QUOTED TEXT:
☆ ☆ ☆ ☆ ☆ ☆ ☆

For the most part, these elements extend to the rest of Last Night in Town. I certainly have to commend the musicians for displaying a high level of skill throughout the record while maintaining such energy at the same time. There’s some pretty intricate stuff going on here, whether it’s the dissonant guitar stabs that pervade the majority of “Jimmy Tango’s Method” or the ADD-riddled grooves and chugs of “Punch-Drunk Punk Rock Romance”. Jordan Buckley and Andrew Williams have excellent chemistry with their guitar parts, sounding interlocked and deliberate even in the most unhinged moments of the album. Keith Buckley, meanwhile, shreds his vocal chords relentlessly throughout the whole thing; there’s not a ton of variety in his vocal work here, but he still compliments the intensity of the music nicely. However, my favorite moment on the album vocally is the middle section of “Here’s Lookin’ at You”. Buckley drops the screams and goes for downtrodden clean vocals, giving the song a much more somber and even foreboding atmosphere.

Speaking of variation, we also get a few interludes and atmospheric moments here and there to let the listener breathe. Not that these moments are full-on respites, as they maintain the same dark and unsettling atmosphere; “Enter Without Knocking and Notify the Police” is a dissonant instrumental that conveys a sense of dread with just a few chord progressions (and an off-kilter rhythm), while the outro of “Nothing Dreadful Ever Happens” is a melancholic piano piece that lets one reflect on the craziness that just ensued throughout the rest of the song. Unfortunately, there’s still not enough variation on the record. After a while, much of Last Night in Town becomes a blur of math-y time signatures and heavy grooves, with not a whole lot tying it all together. More moments like “Enter Without Knocking…” should have been placed within the heavier tracks to give them more diversity. But with how the songs are now, the entire album is cranked up to 11 and doesn’t let up nearly enough to let you take in your surroundings.

Still, I think I know what Every Time I Die were going for with their debut. A lot of metalcore bands tend to go as hard as possible on their first records before expanding stylistically down the line, and I get the sense that this is the case with Last Night in Town. It’s the sound of a band trying to prove themselves with an embryonic-yet-impressive first showing, and as a first attempt, they succeeded in a hell of a lot of places. The musicianship is fantastic, the energy is electric, and the atmosphere is often chilling. Last Night in Town may be flawed, but it’s one hell of a start for these guys.

☆ ☆ ☆ ☆ ☆ ☆ ☆

STATED EXERCISE 1:
In the album review, which song ends with a melancholic piano piece?

☆ ☆ ☆ ☆ ☆ ☆ ☆

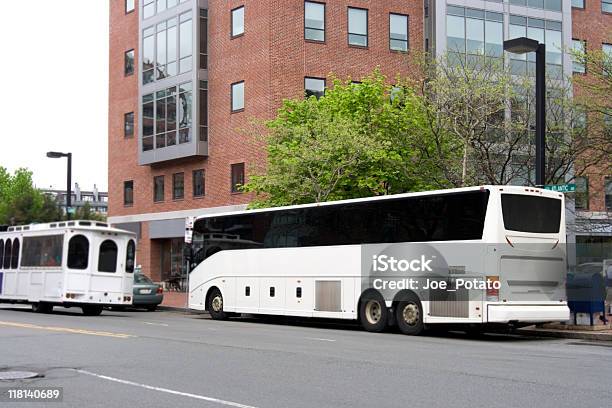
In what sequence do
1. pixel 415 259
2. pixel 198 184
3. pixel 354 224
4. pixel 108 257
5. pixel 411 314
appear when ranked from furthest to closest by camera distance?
pixel 198 184 < pixel 108 257 < pixel 354 224 < pixel 411 314 < pixel 415 259

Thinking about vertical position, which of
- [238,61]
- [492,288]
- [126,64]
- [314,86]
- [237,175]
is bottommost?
[492,288]

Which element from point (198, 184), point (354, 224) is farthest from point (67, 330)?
point (198, 184)

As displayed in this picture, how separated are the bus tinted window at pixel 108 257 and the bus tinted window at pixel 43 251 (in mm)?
1324

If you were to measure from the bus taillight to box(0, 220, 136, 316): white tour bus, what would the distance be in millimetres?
14030

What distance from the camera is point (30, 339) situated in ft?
53.7

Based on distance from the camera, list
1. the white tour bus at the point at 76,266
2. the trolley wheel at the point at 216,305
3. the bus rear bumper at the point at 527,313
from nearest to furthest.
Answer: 1. the bus rear bumper at the point at 527,313
2. the trolley wheel at the point at 216,305
3. the white tour bus at the point at 76,266

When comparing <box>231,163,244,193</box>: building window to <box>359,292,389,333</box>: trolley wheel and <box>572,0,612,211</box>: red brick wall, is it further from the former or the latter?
<box>572,0,612,211</box>: red brick wall

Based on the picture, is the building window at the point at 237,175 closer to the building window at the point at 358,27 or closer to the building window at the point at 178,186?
the building window at the point at 178,186

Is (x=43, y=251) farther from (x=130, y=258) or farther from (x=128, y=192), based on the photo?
(x=128, y=192)

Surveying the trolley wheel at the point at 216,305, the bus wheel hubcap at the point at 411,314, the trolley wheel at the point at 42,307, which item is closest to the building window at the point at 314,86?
the trolley wheel at the point at 216,305

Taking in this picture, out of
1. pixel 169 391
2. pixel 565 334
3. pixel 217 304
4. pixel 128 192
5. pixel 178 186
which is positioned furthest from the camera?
pixel 128 192

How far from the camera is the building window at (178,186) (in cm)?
4372

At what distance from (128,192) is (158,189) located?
3503mm

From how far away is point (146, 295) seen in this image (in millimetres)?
31406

☆ ☆ ☆ ☆ ☆ ☆ ☆

STATED EXERCISE 2:
Copy the lines of the records from the one containing "At what distance" through the end of the records, inclusive.

FULL SOLUTION 1:
"Nothing Dreadful Ever Happens"

FULL SOLUTION 2:
At what distance from (128,192) is (158,189) located?
3503mm

From how far away is point (146, 295) seen in this image (in millimetres)?
31406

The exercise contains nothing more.